Thursday, July 16, 2009

ABBREVIATING CONGRESS

                Washington is dense with acronyms.  It seems that only a couple of years ago we were alerted to the acronym POTUS, referring to the President of the United States.  Pretty slick!  The Secret Service has probably referred to whoever the current "him" is as POTUS for decades, managing to be both clear and obscure in the same breath.  That's where the "secret" in secret service lies.

                During the Sonia Sotomayor confirmation hearings, we heard a related acronym—SCOTUS, which means Supreme Court of the United States.  Perhaps in regular use among lawyers, and DC lawyers in particular, I only became alert to it just now.  I figure that the conservatives on the Senate Judiciary Committee should have started referring to Judge Sotomayor as "SoSo" since that's apparently how they feel about her.  Nobody ever gave the U.S. Senate points for creativity, even a little bit, so I guess I'm not too surprised.

                Let me have a turn at the name game.  I propose that we refer to the Congress of the United States as COTUS, and the conservative faction of that congress as COTUS interruptus.  Do I need to make myself clearer?

                One illustration is now winding its way through the Senate.  Senators Brownback and Landrieu—a conservative republican and a conservative democrat, respectively, are co-sponsoring a Bill that outlaws the hybridization of humans and animals.  Sounds pretty ugly, that hybridization process, and I guess I'm against that, too.  But wait!  Who's doing that sort of thing today?  Is there a lab anywhere under the purview of the United States that is trying to make hubits (human rabbits), hish (human fish, pluralized in the standard format), or hugers (human tigers)?  Maybe I'm being species arrogant, and should be referring to timans—putting the tiger first.

                If the twenty (Yes!  Twenty!) senators—one-fifth of that august body—had decided to debate eugenics instead, I'd have been all over it like Troy Polamalu on a safety blitz!  Scientists trying to intervene badly in human genetics may comprise the dark side of stem cell research or the human genome project, and a debate on the potential creation of a master race is something people could, and probably should, engage.  Who would waste scientific resources creating a centaur!  Can you imagine if a centaur, at 16, wanted to learn to drive?  We'd need to bring back the 1959 Cadillac convertible to fit the six-limbed freak behind the wheel!

**Dataset**.

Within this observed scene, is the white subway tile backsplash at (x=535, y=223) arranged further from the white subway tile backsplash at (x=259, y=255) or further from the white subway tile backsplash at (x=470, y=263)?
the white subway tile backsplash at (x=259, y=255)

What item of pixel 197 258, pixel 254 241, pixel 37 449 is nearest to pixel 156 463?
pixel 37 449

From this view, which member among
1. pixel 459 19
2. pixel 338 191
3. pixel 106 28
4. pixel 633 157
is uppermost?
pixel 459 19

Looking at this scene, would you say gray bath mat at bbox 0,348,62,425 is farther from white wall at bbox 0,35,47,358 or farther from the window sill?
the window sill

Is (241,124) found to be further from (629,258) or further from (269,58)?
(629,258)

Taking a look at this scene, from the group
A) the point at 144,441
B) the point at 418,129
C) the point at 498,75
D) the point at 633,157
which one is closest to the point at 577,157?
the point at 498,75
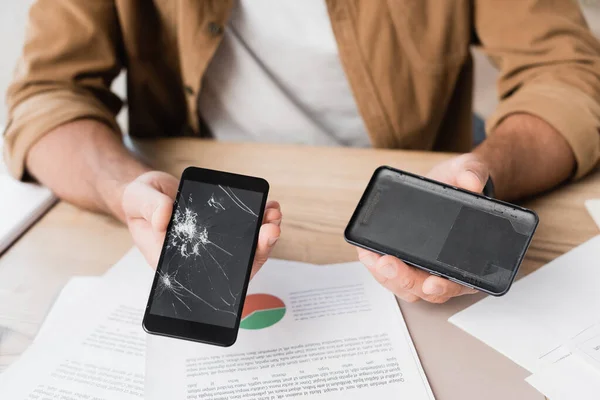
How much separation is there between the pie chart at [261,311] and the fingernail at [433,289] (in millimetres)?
157

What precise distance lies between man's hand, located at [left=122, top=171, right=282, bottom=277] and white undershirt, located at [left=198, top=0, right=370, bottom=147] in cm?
36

**Set of tasks**.
a: In the piece on abbreviating Congress, which two senators are co-sponsoring the bill that would outlaw human-animal hybridization?
b: List every made-up word for a human-animal hybrid that appears in the piece on abbreviating Congress, with the meaning the piece gives for each.
The listing has nothing to do with the piece on abbreviating Congress.

**Solutions**.
a: Senators Brownback and Landrieu.

b:
- hubits: human rabbits
- hish: human fish
- hugers: human tigers
- timans: tiger and human, with the tiger put first